◆ Problem
Could you restate every entry word for word, minus the pictures?

◆ Data extract
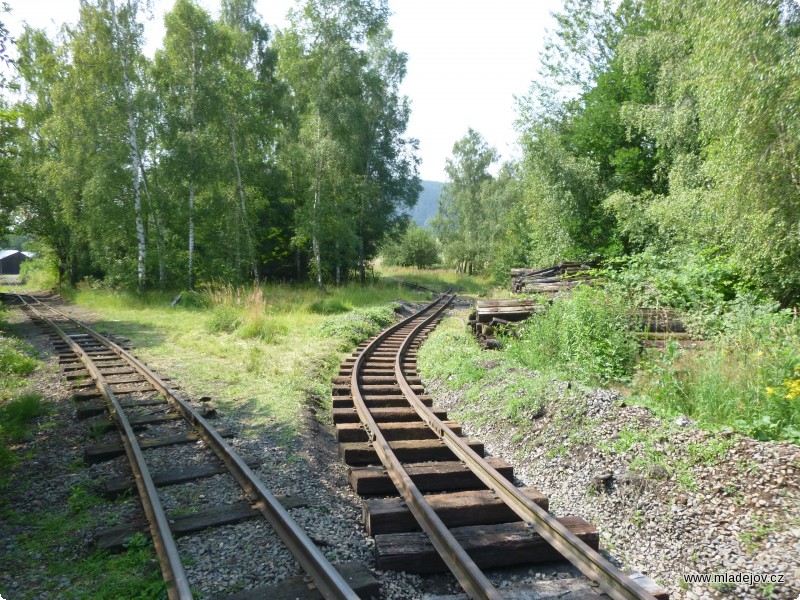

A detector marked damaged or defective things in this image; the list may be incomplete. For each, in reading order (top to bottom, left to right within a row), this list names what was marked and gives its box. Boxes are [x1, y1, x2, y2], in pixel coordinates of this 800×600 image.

rusty railway track [7, 292, 366, 600]
rusty railway track [332, 290, 668, 596]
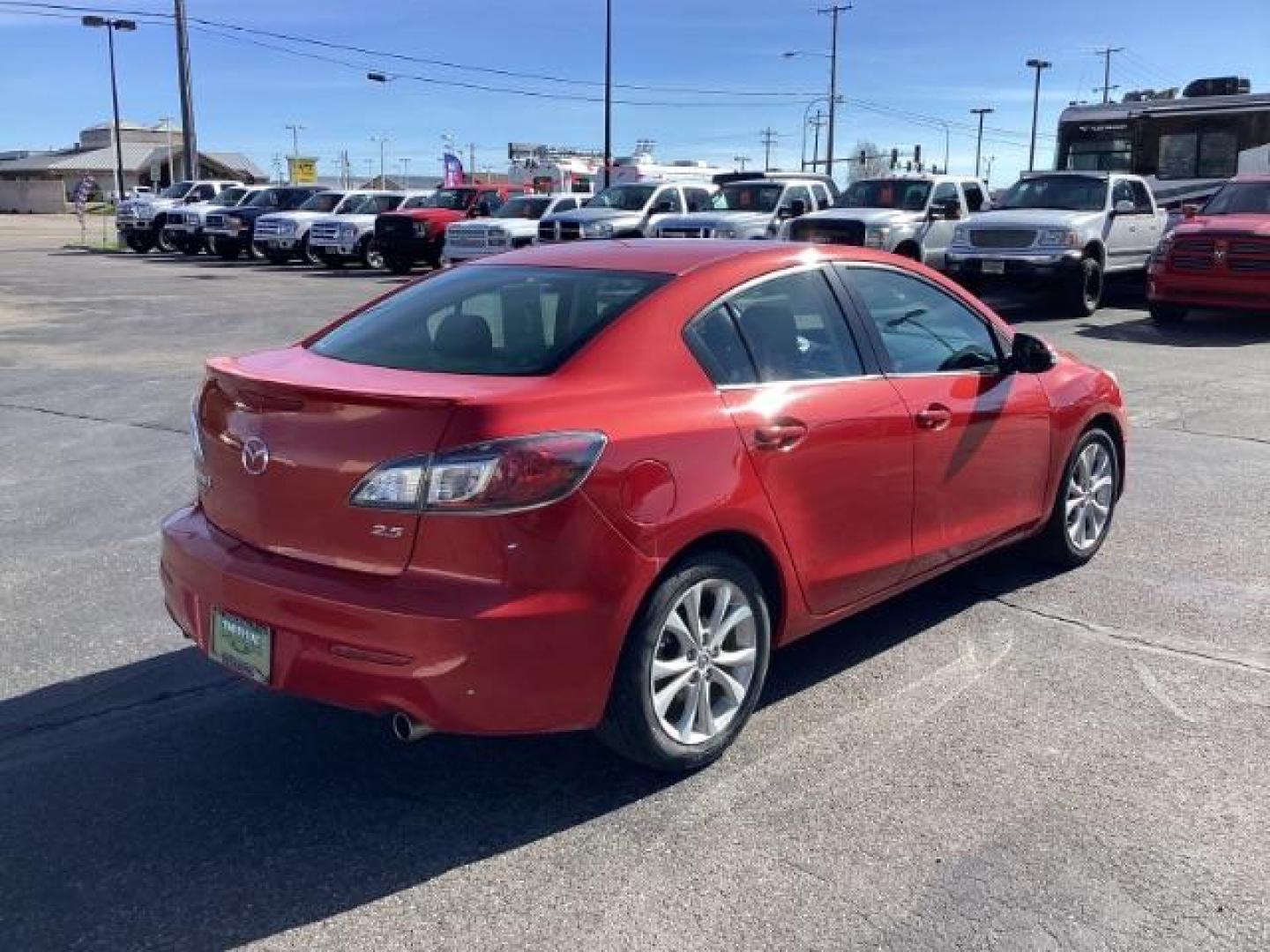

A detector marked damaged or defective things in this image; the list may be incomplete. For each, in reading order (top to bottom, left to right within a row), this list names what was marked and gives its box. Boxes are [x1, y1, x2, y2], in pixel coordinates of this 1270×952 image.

concrete pavement crack [0, 398, 185, 436]
concrete pavement crack [990, 596, 1270, 680]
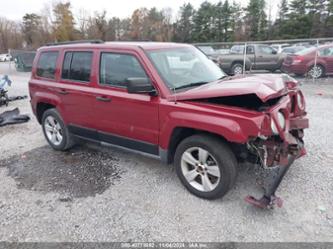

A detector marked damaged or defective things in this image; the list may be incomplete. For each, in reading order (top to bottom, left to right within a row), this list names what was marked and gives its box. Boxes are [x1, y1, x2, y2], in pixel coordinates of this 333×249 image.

crumpled hood [167, 73, 290, 102]
broken headlight [270, 111, 286, 134]
damaged front end [243, 85, 308, 208]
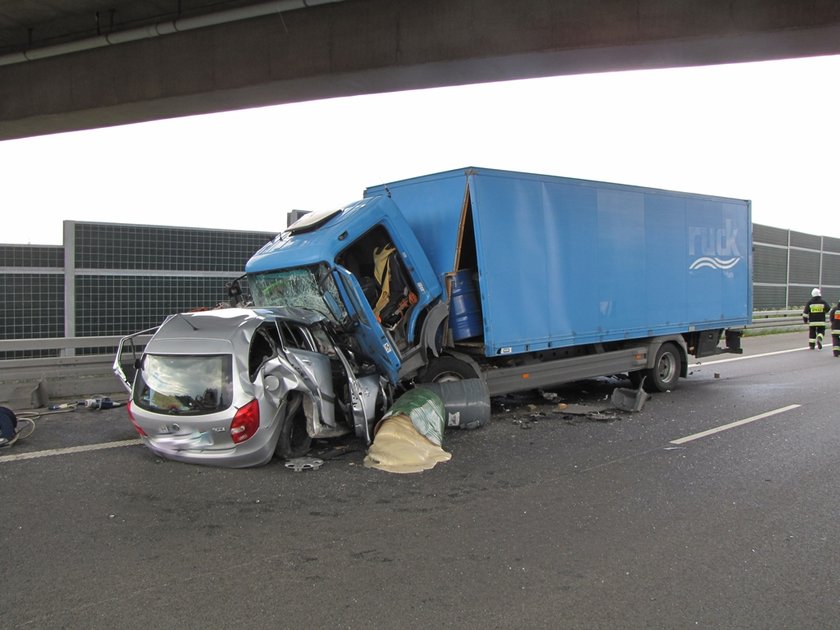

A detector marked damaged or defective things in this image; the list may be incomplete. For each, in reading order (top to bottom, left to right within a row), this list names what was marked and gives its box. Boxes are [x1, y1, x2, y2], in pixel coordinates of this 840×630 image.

shattered windshield [248, 262, 346, 320]
shattered windshield [134, 354, 233, 418]
crushed silver car [113, 308, 392, 466]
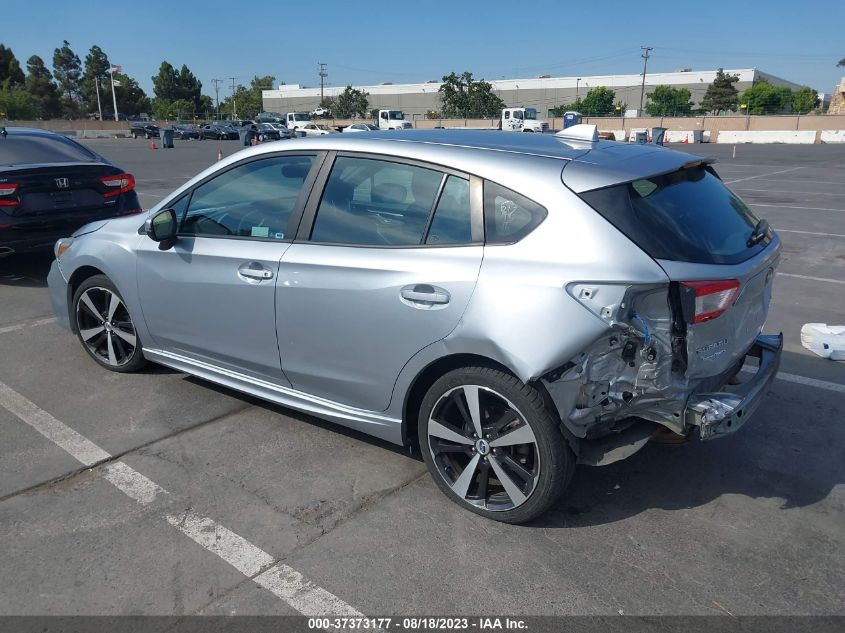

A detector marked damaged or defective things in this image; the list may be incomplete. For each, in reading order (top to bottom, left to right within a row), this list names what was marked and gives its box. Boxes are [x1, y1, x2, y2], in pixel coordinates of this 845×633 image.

missing rear bumper [684, 336, 780, 440]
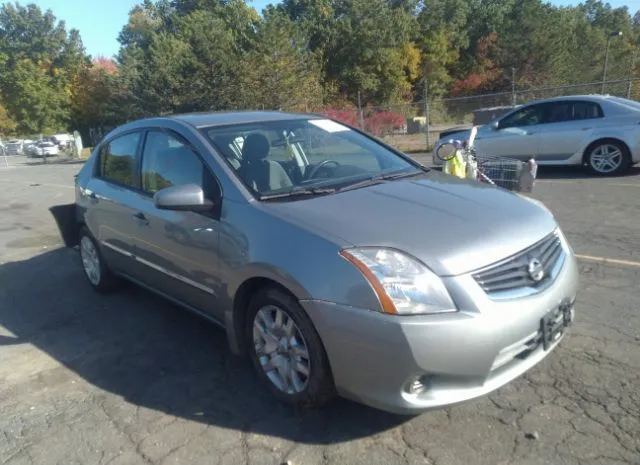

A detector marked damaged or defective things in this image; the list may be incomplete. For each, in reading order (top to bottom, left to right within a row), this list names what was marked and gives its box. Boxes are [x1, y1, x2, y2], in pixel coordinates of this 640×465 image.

cracked pavement [1, 160, 640, 464]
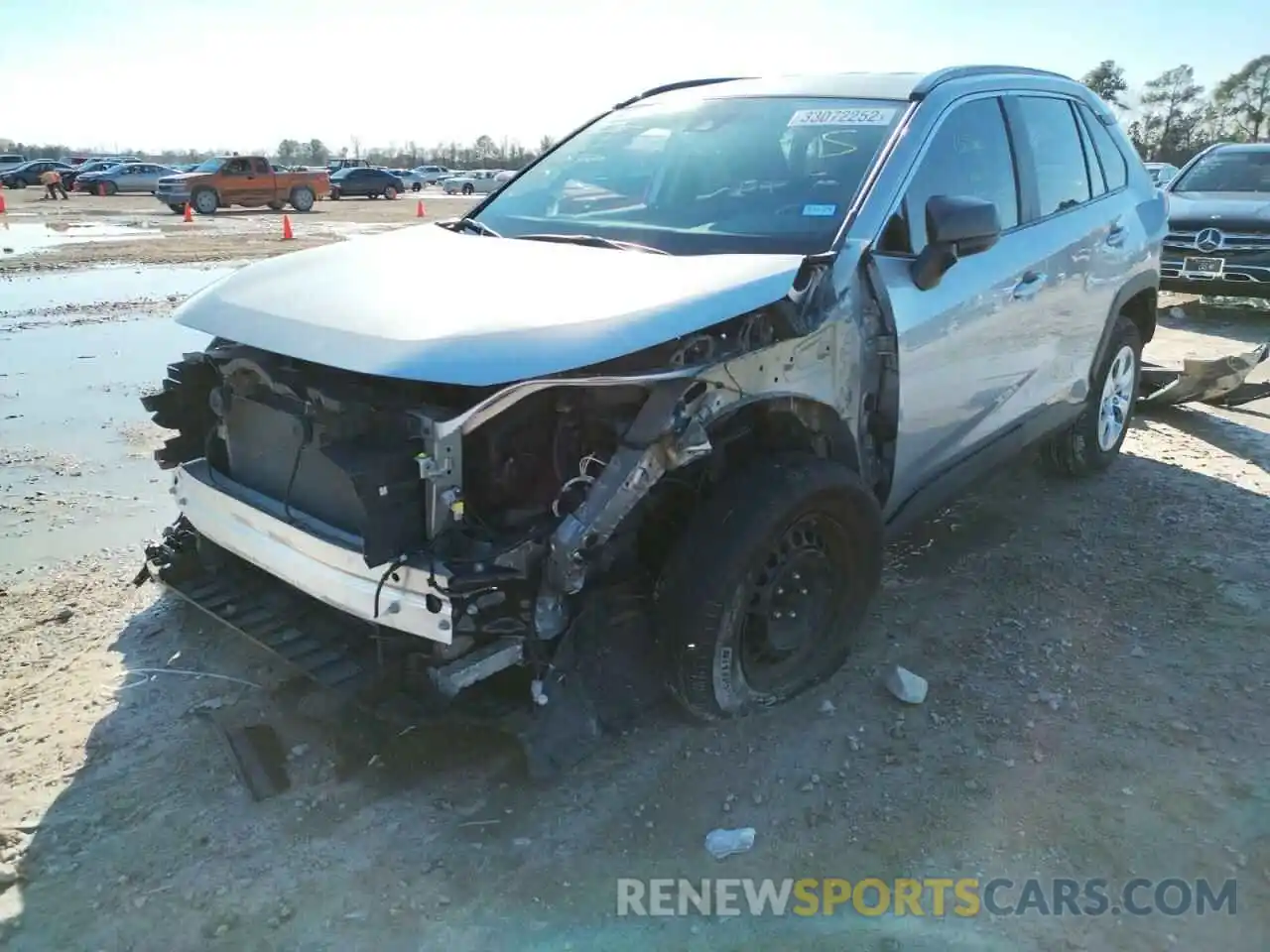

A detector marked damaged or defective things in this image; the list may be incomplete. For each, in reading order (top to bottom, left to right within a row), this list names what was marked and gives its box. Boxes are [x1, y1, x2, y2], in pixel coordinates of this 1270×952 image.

damaged silver suv [136, 64, 1163, 776]
torn sheet metal [1143, 345, 1270, 409]
detached front bumper [166, 459, 456, 645]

◆ Response area
A detector marked damaged or defective things in this image; the list may be incomplete. For each, in reading order (top to bottom, left to right within a row), this list names what was marked and gives its box. Boxes are [x1, y1, x2, y2], in pixel coordinates of this 800×600 image.

rusty railway track [7, 292, 366, 600]
rusty railway track [332, 290, 668, 596]

A detector marked damaged or defective things in this image; the list may be incomplete. For each, in reading order (top to bottom, left to right within a row), this list names what was marked and gives its box. Boxes are [x1, y1, x2, y2], in pixel coordinates of this 1270×952 image.

concrete pavement crack [0, 398, 185, 436]
concrete pavement crack [990, 596, 1270, 680]

A detector marked damaged or defective things in this image; the list may be incomplete. For each, in reading order (top to bottom, left to right within a row), this list names what was marked and gives its box. Boxes are [x1, y1, x2, y2], in pixel coordinates of this 333×249 image.

crumpled hood [167, 73, 290, 102]
broken headlight [270, 111, 286, 134]
damaged front end [243, 85, 308, 208]

A detector marked damaged or defective things in this image; the list may be incomplete. For each, in reading order (top to bottom, left to right within a row), this list names what was marked and gives its box. Boxes are [x1, y1, x2, y2], in pixel coordinates of this 840×630 image.

shattered windshield [248, 262, 346, 320]
shattered windshield [134, 354, 233, 418]
crushed silver car [113, 308, 392, 466]

A detector marked damaged or defective things in this image; the list may be incomplete. For each, in reading order (top to bottom, left to right within a row), this list names what was marked and gives its box. Boxes are [x1, y1, x2, y2], in pixel coordinates of this 845×633 image.

missing rear bumper [684, 336, 780, 440]

A detector marked damaged or defective things in this image; the list may be incomplete. For each, in reading order (top to bottom, left to right within a row), this list names what was marked and gives its box. Boxes are [x1, y1, x2, y2], in pixel coordinates of this 640×465 image.

cracked pavement [1, 160, 640, 464]

A detector marked damaged or defective things in this image; the list may be incomplete. For each, in reading order (top to bottom, left to right within a row), this list names what was marked and gives its box. Boxes are [x1, y1, x2, y2], in pixel coordinates of this 1270×952 image.

damaged silver suv [136, 64, 1163, 776]
torn sheet metal [1143, 345, 1270, 409]
detached front bumper [166, 459, 456, 645]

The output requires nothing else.